After a chicken dish and then a veggie delight here I am to tell you about the Bengal’s favorite platter – a fish curry. Fish had always been my favorite, though here in Bangalore you can’t find such good and fresh variety of fish, so I miss that “fish market” back in Kolkata, those shouts and the fishy smell. O lets not talk about that, it makes me home sick. So, Doi Rui is my mom’s special dish. She is a superb cook, and her specialty is this Doi Rui.

Ingredients for Doi Rui

  • Rohu ( rui maach) : 1kg , cut into medium sized pieces, de-shelled and cleaned
  • Curd (doi): 200 gm
  • Green Chilli (kacha lanka): 3/4
  • Turmeric powder (haluder guro): 1 ½ tsp
  • Ginger paste ( aada baata): 1tbsp
  • Chilli powder (sukhno lankar guro): 1 ½ tsp
  • Onions (peyaj): 2
  • Salt to taste

Preparation steps for Doi Rui

  • Mix curd, onion juice of 1onion, ½ tsp ginger, ½ tsp of turmeric and ½ chilli powder in a bowl, add the fish pieces to them and marinate for 15mins.
  • Heat mustard oil in a pan. Add the left out onions when the oil becomes hot. Sauté till the onions become golden brown. Add 1 tsp of ginger paste and fry little.
  • Add the marinated fish to the pan add salt, turmeric powder, chilli powder, 3 green chillis and let it cook for sometime. Take care that the pieces do not break, so don’t disturb it much, let it just cook.

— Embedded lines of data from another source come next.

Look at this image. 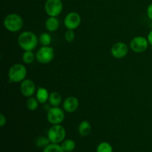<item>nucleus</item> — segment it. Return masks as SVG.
Segmentation results:
<instances>
[{"mask_svg": "<svg viewBox=\"0 0 152 152\" xmlns=\"http://www.w3.org/2000/svg\"><path fill=\"white\" fill-rule=\"evenodd\" d=\"M147 16H148V19L152 21V3L149 4L147 7Z\"/></svg>", "mask_w": 152, "mask_h": 152, "instance_id": "nucleus-26", "label": "nucleus"}, {"mask_svg": "<svg viewBox=\"0 0 152 152\" xmlns=\"http://www.w3.org/2000/svg\"><path fill=\"white\" fill-rule=\"evenodd\" d=\"M49 103L52 107H59L62 102V96L57 91H53L49 96Z\"/></svg>", "mask_w": 152, "mask_h": 152, "instance_id": "nucleus-16", "label": "nucleus"}, {"mask_svg": "<svg viewBox=\"0 0 152 152\" xmlns=\"http://www.w3.org/2000/svg\"><path fill=\"white\" fill-rule=\"evenodd\" d=\"M39 101L37 100V99L36 97H28V99H27L26 102V106L29 111H35L39 107Z\"/></svg>", "mask_w": 152, "mask_h": 152, "instance_id": "nucleus-20", "label": "nucleus"}, {"mask_svg": "<svg viewBox=\"0 0 152 152\" xmlns=\"http://www.w3.org/2000/svg\"><path fill=\"white\" fill-rule=\"evenodd\" d=\"M42 152H65L59 144L50 143L43 148Z\"/></svg>", "mask_w": 152, "mask_h": 152, "instance_id": "nucleus-21", "label": "nucleus"}, {"mask_svg": "<svg viewBox=\"0 0 152 152\" xmlns=\"http://www.w3.org/2000/svg\"><path fill=\"white\" fill-rule=\"evenodd\" d=\"M79 108V100L75 96H68L63 102V109L67 113H73Z\"/></svg>", "mask_w": 152, "mask_h": 152, "instance_id": "nucleus-12", "label": "nucleus"}, {"mask_svg": "<svg viewBox=\"0 0 152 152\" xmlns=\"http://www.w3.org/2000/svg\"><path fill=\"white\" fill-rule=\"evenodd\" d=\"M27 74V68L25 65L22 64H14L9 69V80L12 83H22L26 78Z\"/></svg>", "mask_w": 152, "mask_h": 152, "instance_id": "nucleus-3", "label": "nucleus"}, {"mask_svg": "<svg viewBox=\"0 0 152 152\" xmlns=\"http://www.w3.org/2000/svg\"><path fill=\"white\" fill-rule=\"evenodd\" d=\"M54 57V50L50 46H42L37 50L36 59L39 63H50Z\"/></svg>", "mask_w": 152, "mask_h": 152, "instance_id": "nucleus-5", "label": "nucleus"}, {"mask_svg": "<svg viewBox=\"0 0 152 152\" xmlns=\"http://www.w3.org/2000/svg\"><path fill=\"white\" fill-rule=\"evenodd\" d=\"M18 45L24 50H33L38 45L39 39L34 32L24 31L18 37Z\"/></svg>", "mask_w": 152, "mask_h": 152, "instance_id": "nucleus-1", "label": "nucleus"}, {"mask_svg": "<svg viewBox=\"0 0 152 152\" xmlns=\"http://www.w3.org/2000/svg\"><path fill=\"white\" fill-rule=\"evenodd\" d=\"M52 37L50 34L48 32H44L39 37V42L42 46H49L51 43Z\"/></svg>", "mask_w": 152, "mask_h": 152, "instance_id": "nucleus-18", "label": "nucleus"}, {"mask_svg": "<svg viewBox=\"0 0 152 152\" xmlns=\"http://www.w3.org/2000/svg\"><path fill=\"white\" fill-rule=\"evenodd\" d=\"M3 25L7 31L15 33L22 29L24 25V21L19 14L10 13L4 17Z\"/></svg>", "mask_w": 152, "mask_h": 152, "instance_id": "nucleus-2", "label": "nucleus"}, {"mask_svg": "<svg viewBox=\"0 0 152 152\" xmlns=\"http://www.w3.org/2000/svg\"><path fill=\"white\" fill-rule=\"evenodd\" d=\"M61 146L65 152H71L75 149L76 142L73 140L67 139L62 142Z\"/></svg>", "mask_w": 152, "mask_h": 152, "instance_id": "nucleus-17", "label": "nucleus"}, {"mask_svg": "<svg viewBox=\"0 0 152 152\" xmlns=\"http://www.w3.org/2000/svg\"><path fill=\"white\" fill-rule=\"evenodd\" d=\"M50 94L48 93V91L46 88L42 87H39L36 92V98L39 102L41 104H45L48 101Z\"/></svg>", "mask_w": 152, "mask_h": 152, "instance_id": "nucleus-14", "label": "nucleus"}, {"mask_svg": "<svg viewBox=\"0 0 152 152\" xmlns=\"http://www.w3.org/2000/svg\"><path fill=\"white\" fill-rule=\"evenodd\" d=\"M66 131L65 129L60 124L53 125L48 131V138L50 143L59 144L62 142L65 139Z\"/></svg>", "mask_w": 152, "mask_h": 152, "instance_id": "nucleus-4", "label": "nucleus"}, {"mask_svg": "<svg viewBox=\"0 0 152 152\" xmlns=\"http://www.w3.org/2000/svg\"><path fill=\"white\" fill-rule=\"evenodd\" d=\"M91 131V126L87 120H83L80 123L78 127V132L80 136L87 137L90 134Z\"/></svg>", "mask_w": 152, "mask_h": 152, "instance_id": "nucleus-15", "label": "nucleus"}, {"mask_svg": "<svg viewBox=\"0 0 152 152\" xmlns=\"http://www.w3.org/2000/svg\"><path fill=\"white\" fill-rule=\"evenodd\" d=\"M6 122H7V120H6L5 116L3 114H0V126L1 127H4L6 125Z\"/></svg>", "mask_w": 152, "mask_h": 152, "instance_id": "nucleus-25", "label": "nucleus"}, {"mask_svg": "<svg viewBox=\"0 0 152 152\" xmlns=\"http://www.w3.org/2000/svg\"><path fill=\"white\" fill-rule=\"evenodd\" d=\"M50 143L49 139L45 137H39L37 140H36V145L38 148H45Z\"/></svg>", "mask_w": 152, "mask_h": 152, "instance_id": "nucleus-23", "label": "nucleus"}, {"mask_svg": "<svg viewBox=\"0 0 152 152\" xmlns=\"http://www.w3.org/2000/svg\"><path fill=\"white\" fill-rule=\"evenodd\" d=\"M75 33L72 30H67L65 33V39L68 42H72L75 39Z\"/></svg>", "mask_w": 152, "mask_h": 152, "instance_id": "nucleus-24", "label": "nucleus"}, {"mask_svg": "<svg viewBox=\"0 0 152 152\" xmlns=\"http://www.w3.org/2000/svg\"><path fill=\"white\" fill-rule=\"evenodd\" d=\"M129 53V46L123 42H118L113 45L111 53L115 59H123Z\"/></svg>", "mask_w": 152, "mask_h": 152, "instance_id": "nucleus-10", "label": "nucleus"}, {"mask_svg": "<svg viewBox=\"0 0 152 152\" xmlns=\"http://www.w3.org/2000/svg\"><path fill=\"white\" fill-rule=\"evenodd\" d=\"M37 87L33 80L25 79L21 83L20 91L25 97H31L37 92Z\"/></svg>", "mask_w": 152, "mask_h": 152, "instance_id": "nucleus-11", "label": "nucleus"}, {"mask_svg": "<svg viewBox=\"0 0 152 152\" xmlns=\"http://www.w3.org/2000/svg\"><path fill=\"white\" fill-rule=\"evenodd\" d=\"M96 152H113V147L108 142H102L98 145Z\"/></svg>", "mask_w": 152, "mask_h": 152, "instance_id": "nucleus-22", "label": "nucleus"}, {"mask_svg": "<svg viewBox=\"0 0 152 152\" xmlns=\"http://www.w3.org/2000/svg\"><path fill=\"white\" fill-rule=\"evenodd\" d=\"M148 39L144 37L138 36L132 39L130 42V48L135 53H140L145 52L148 48Z\"/></svg>", "mask_w": 152, "mask_h": 152, "instance_id": "nucleus-8", "label": "nucleus"}, {"mask_svg": "<svg viewBox=\"0 0 152 152\" xmlns=\"http://www.w3.org/2000/svg\"><path fill=\"white\" fill-rule=\"evenodd\" d=\"M59 27V21L57 17L49 16L45 21V28L49 32H55Z\"/></svg>", "mask_w": 152, "mask_h": 152, "instance_id": "nucleus-13", "label": "nucleus"}, {"mask_svg": "<svg viewBox=\"0 0 152 152\" xmlns=\"http://www.w3.org/2000/svg\"><path fill=\"white\" fill-rule=\"evenodd\" d=\"M82 22L80 15L77 12H70L64 19V25L68 30L74 31L79 28Z\"/></svg>", "mask_w": 152, "mask_h": 152, "instance_id": "nucleus-9", "label": "nucleus"}, {"mask_svg": "<svg viewBox=\"0 0 152 152\" xmlns=\"http://www.w3.org/2000/svg\"><path fill=\"white\" fill-rule=\"evenodd\" d=\"M47 119L51 125L61 124L65 120V111L59 107H51L48 111Z\"/></svg>", "mask_w": 152, "mask_h": 152, "instance_id": "nucleus-7", "label": "nucleus"}, {"mask_svg": "<svg viewBox=\"0 0 152 152\" xmlns=\"http://www.w3.org/2000/svg\"><path fill=\"white\" fill-rule=\"evenodd\" d=\"M147 39H148V43H149L150 45L152 46V29L150 31V32L148 33V37H147Z\"/></svg>", "mask_w": 152, "mask_h": 152, "instance_id": "nucleus-27", "label": "nucleus"}, {"mask_svg": "<svg viewBox=\"0 0 152 152\" xmlns=\"http://www.w3.org/2000/svg\"><path fill=\"white\" fill-rule=\"evenodd\" d=\"M63 10L62 0H46L45 3V10L49 16L57 17Z\"/></svg>", "mask_w": 152, "mask_h": 152, "instance_id": "nucleus-6", "label": "nucleus"}, {"mask_svg": "<svg viewBox=\"0 0 152 152\" xmlns=\"http://www.w3.org/2000/svg\"><path fill=\"white\" fill-rule=\"evenodd\" d=\"M22 61L25 64H31L34 62L36 56L33 50H25L22 54Z\"/></svg>", "mask_w": 152, "mask_h": 152, "instance_id": "nucleus-19", "label": "nucleus"}]
</instances>
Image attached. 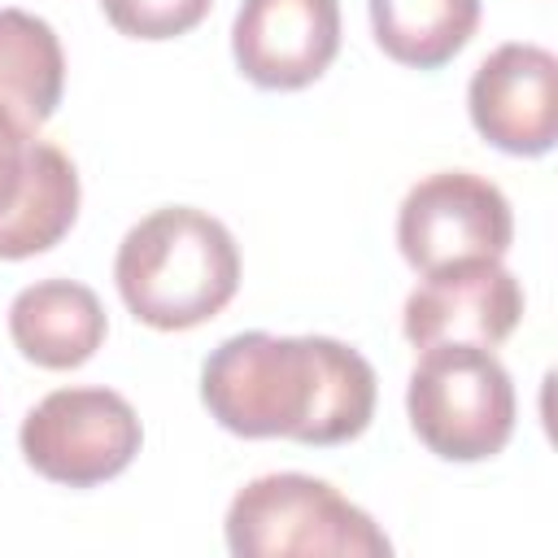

Use a lid for fast cooking.
  • Check after 5/7 mins whether the fish has become tender, if not then add little bit of water to it.
  • A great smell from the kitchen tells you that your Doi Rui is done.

Serve it with hot rice and enjoy that feeling of being at home, anywhere in this world .Happy cooking and happy eating.

Ready to serve Doi Rui

Ready to serve Doi Rui

Hot Tip

If you are really interested in having that Mom cooked taste then add just fry some potato pieces cut in like the French fry style and add them to the curry.

Alternate way

If you are in real hurry and don’t have time to marinate the fish, then no problem at all. First fry the pieces and keep aside. Fry the onions and ginger paste as mentioned before. Add curd, turmeric powder, chilli powder, salt, ¾ green chilli and little bit of water. Allow it to boil for 3 mins and then add the fried fish pieces. Cook for 7 mins more and your doi rui is ready to serve.